Entries taken from a collection
•••

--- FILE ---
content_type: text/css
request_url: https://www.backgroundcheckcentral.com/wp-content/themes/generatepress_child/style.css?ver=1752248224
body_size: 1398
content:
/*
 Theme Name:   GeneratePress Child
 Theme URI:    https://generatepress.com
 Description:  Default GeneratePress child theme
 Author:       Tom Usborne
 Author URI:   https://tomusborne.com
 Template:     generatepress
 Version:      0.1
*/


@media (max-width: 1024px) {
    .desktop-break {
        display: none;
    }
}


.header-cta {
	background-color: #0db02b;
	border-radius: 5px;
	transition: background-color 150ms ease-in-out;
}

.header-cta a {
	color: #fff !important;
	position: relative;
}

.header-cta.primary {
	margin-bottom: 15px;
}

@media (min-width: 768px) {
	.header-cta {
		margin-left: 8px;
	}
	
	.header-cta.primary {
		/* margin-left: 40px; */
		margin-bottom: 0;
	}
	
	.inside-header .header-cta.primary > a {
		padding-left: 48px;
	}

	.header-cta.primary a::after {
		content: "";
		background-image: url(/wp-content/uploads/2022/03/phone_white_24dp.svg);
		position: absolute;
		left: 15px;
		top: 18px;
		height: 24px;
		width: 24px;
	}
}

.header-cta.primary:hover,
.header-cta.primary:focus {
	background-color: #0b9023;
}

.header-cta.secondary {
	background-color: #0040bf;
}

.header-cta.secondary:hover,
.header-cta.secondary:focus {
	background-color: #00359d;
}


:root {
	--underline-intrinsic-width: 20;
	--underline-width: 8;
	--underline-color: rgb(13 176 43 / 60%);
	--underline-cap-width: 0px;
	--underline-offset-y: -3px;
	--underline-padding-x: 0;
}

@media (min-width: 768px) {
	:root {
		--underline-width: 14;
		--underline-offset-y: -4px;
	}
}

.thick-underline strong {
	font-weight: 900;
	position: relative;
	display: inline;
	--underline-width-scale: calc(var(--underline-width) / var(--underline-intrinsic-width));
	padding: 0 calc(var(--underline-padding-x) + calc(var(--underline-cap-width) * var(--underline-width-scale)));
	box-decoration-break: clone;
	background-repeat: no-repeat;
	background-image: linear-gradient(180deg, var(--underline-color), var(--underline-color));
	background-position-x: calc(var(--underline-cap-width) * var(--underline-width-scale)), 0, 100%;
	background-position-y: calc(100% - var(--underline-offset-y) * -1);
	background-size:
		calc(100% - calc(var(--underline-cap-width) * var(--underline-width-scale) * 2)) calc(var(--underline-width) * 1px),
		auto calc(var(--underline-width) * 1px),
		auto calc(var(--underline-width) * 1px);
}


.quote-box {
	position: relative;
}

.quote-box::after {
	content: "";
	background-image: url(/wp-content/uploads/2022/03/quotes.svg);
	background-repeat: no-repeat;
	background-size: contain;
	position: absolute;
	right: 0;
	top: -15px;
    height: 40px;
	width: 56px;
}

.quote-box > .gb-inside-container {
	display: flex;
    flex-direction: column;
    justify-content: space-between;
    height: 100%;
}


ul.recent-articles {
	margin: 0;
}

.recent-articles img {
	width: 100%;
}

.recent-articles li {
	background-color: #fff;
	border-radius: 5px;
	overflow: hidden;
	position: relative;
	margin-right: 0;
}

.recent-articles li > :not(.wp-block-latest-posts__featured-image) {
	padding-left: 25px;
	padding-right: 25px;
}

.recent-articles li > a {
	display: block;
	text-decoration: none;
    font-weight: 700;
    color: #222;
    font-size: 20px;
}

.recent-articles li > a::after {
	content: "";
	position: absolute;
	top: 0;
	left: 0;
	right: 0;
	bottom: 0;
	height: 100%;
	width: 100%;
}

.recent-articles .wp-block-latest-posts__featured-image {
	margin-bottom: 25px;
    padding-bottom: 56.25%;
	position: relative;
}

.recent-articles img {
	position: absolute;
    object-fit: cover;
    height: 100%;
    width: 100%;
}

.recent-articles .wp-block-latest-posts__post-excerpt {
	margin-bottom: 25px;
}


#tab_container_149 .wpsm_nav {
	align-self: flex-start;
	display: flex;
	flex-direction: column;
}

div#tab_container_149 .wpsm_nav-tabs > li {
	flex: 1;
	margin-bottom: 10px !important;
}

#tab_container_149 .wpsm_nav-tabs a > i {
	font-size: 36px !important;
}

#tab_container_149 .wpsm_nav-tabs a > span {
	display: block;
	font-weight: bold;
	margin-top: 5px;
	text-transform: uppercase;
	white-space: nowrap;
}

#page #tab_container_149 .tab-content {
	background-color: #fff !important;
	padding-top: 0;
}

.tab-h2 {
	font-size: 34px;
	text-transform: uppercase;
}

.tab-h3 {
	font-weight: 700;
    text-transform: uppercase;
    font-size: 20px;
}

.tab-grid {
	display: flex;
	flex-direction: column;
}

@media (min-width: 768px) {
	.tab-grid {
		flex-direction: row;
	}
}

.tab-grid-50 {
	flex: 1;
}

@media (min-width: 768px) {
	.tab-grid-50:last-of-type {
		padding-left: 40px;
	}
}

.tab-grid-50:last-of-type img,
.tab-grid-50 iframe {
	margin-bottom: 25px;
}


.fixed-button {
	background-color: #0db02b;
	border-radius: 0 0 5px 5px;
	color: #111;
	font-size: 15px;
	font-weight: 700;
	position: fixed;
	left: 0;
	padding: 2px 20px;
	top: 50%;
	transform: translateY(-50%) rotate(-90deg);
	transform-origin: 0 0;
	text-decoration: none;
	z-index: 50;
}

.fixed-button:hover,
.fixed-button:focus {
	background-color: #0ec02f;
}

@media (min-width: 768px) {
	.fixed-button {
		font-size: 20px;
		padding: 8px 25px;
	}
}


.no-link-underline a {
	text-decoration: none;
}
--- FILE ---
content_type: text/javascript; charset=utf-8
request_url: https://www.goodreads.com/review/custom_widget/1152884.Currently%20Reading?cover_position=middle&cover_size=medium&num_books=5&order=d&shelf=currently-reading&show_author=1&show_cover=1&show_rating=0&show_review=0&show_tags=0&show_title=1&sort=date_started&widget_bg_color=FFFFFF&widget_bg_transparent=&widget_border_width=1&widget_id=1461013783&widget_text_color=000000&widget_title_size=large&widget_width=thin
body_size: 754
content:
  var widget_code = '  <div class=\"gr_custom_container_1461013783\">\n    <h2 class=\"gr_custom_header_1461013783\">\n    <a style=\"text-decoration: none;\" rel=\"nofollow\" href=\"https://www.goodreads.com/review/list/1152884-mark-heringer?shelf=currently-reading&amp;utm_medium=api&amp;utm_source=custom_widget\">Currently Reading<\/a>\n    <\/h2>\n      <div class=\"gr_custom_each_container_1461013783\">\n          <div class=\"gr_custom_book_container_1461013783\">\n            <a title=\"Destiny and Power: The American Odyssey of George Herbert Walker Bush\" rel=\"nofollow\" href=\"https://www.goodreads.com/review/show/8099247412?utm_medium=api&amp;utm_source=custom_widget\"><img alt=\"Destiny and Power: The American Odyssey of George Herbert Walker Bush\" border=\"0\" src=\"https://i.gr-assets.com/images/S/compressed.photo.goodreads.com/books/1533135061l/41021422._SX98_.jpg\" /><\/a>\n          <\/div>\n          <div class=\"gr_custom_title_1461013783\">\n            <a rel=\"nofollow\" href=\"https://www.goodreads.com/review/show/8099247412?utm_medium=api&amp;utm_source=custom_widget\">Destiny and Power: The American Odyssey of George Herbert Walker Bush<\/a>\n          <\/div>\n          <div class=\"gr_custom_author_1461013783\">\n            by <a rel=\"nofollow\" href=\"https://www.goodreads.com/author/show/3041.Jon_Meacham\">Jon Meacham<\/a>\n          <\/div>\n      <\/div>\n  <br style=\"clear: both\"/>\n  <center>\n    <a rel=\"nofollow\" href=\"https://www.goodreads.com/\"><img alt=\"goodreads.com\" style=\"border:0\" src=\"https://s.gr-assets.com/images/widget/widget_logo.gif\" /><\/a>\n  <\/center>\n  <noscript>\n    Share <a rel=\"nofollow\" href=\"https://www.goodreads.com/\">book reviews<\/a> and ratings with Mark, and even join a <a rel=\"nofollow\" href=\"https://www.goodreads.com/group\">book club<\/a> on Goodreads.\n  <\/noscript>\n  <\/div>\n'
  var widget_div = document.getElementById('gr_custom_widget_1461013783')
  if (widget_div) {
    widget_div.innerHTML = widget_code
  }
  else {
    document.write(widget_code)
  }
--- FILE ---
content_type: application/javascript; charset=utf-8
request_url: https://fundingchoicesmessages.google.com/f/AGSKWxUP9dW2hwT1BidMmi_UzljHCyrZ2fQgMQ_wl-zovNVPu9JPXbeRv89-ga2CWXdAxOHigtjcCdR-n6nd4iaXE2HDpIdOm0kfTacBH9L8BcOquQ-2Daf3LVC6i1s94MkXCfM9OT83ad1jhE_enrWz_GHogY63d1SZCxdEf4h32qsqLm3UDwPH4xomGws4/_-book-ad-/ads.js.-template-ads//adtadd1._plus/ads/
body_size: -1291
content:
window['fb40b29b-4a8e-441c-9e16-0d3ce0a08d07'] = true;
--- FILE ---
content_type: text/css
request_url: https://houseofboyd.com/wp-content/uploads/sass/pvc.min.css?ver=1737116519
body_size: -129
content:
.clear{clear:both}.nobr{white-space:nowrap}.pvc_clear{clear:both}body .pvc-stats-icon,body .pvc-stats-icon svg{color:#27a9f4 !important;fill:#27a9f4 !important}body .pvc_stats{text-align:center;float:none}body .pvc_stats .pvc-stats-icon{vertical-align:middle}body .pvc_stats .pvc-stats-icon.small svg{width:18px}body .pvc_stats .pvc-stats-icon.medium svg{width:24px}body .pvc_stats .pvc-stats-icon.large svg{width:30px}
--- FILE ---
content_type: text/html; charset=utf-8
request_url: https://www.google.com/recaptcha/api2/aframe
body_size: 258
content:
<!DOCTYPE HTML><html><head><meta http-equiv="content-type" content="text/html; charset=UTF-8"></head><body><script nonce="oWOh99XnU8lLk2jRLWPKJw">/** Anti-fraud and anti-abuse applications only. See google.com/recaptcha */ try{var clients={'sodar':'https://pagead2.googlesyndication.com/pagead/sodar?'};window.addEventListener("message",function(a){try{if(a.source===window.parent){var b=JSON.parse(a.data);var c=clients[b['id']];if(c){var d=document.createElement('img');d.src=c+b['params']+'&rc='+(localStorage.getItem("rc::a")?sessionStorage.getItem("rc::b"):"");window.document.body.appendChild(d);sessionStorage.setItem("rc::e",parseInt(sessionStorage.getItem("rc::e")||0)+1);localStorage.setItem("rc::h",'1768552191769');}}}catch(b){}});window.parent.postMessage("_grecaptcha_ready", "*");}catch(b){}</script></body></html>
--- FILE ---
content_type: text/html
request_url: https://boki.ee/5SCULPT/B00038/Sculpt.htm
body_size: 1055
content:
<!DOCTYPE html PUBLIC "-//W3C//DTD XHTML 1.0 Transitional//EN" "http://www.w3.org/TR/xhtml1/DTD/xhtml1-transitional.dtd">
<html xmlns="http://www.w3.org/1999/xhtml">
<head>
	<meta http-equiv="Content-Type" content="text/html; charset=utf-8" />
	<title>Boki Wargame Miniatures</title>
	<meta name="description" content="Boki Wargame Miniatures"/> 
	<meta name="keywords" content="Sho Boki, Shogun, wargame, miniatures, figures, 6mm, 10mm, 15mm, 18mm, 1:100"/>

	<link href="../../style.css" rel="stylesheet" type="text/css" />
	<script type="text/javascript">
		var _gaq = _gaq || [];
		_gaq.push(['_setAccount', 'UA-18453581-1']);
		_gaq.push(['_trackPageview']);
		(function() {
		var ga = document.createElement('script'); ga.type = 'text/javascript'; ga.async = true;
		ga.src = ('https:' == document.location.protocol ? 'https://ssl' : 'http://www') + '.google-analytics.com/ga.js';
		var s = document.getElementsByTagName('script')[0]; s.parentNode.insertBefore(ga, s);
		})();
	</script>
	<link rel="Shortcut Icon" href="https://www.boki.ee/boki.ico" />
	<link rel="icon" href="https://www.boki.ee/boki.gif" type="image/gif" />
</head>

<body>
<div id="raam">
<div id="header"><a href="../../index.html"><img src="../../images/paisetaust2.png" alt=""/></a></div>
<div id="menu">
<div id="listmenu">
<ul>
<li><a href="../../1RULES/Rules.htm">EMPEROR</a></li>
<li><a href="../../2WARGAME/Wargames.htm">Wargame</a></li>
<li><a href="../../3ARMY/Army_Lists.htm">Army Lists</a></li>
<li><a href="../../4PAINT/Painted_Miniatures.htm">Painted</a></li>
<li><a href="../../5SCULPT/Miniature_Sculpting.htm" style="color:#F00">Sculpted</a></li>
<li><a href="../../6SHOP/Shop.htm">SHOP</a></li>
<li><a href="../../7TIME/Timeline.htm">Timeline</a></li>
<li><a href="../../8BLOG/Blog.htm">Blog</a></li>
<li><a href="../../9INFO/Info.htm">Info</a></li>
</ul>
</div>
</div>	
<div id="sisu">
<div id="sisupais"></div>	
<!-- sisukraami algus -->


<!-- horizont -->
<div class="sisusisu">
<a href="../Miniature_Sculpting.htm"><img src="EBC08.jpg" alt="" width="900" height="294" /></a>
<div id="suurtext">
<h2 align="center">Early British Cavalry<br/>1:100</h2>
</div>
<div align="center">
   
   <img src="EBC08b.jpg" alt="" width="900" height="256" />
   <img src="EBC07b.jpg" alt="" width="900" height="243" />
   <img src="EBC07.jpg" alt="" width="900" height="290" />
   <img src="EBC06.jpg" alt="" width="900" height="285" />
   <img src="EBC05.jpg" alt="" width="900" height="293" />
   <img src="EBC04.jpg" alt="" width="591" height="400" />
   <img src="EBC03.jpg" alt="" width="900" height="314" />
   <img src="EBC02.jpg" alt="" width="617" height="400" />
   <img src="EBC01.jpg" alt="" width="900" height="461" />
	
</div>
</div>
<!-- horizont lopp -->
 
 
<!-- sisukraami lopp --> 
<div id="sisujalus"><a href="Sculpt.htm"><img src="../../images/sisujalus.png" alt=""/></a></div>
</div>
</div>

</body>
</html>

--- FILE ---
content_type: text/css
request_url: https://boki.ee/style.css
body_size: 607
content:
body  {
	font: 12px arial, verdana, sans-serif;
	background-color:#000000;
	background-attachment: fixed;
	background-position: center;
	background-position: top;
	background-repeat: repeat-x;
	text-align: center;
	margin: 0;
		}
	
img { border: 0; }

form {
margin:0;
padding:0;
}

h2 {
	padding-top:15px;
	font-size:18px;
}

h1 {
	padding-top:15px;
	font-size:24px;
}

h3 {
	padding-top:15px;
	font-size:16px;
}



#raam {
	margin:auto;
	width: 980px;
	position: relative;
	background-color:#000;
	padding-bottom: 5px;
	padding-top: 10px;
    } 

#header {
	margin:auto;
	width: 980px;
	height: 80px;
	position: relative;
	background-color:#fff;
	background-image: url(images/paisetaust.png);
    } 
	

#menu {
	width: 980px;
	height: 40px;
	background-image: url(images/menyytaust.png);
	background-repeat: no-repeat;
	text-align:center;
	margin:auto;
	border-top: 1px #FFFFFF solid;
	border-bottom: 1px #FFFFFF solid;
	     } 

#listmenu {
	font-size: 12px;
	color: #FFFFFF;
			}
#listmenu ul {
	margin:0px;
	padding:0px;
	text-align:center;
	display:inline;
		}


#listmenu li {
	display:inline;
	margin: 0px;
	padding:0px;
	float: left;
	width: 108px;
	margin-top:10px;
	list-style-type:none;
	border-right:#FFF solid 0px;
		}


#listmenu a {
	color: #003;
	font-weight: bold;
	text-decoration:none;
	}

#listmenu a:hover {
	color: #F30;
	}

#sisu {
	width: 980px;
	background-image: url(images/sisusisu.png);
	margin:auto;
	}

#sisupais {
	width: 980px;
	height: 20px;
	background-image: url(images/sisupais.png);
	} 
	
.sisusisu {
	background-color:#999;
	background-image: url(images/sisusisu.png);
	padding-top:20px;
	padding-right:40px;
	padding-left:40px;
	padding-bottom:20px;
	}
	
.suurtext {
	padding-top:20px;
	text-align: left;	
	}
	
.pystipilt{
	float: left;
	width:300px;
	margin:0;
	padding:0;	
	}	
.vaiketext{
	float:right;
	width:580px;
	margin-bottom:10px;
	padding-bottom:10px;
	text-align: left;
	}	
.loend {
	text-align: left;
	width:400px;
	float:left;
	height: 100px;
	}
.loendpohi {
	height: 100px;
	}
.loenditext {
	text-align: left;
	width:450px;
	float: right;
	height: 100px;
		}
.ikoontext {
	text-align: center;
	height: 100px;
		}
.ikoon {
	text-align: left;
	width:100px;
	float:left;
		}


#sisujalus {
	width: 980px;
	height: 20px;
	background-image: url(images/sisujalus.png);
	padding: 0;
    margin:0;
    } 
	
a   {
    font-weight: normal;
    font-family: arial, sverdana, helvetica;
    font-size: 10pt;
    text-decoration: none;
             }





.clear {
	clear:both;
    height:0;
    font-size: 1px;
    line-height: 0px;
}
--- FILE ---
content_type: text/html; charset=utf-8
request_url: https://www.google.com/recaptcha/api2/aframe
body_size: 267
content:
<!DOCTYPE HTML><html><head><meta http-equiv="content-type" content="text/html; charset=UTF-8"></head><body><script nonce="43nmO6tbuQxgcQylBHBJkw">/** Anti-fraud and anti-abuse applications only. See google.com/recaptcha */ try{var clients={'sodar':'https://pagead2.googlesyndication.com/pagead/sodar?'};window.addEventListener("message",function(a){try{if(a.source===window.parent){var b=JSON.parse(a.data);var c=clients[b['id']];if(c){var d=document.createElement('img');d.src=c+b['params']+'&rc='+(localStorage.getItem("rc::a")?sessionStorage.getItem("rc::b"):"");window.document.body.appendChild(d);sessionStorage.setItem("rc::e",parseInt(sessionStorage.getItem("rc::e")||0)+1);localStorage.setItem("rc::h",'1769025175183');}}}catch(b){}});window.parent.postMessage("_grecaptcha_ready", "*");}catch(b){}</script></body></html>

•••

● **ACTION ITEM**: Please give the number of lines with "parse" in the entries above, and write no other text.

● **EXPECTED ANSWER**: 2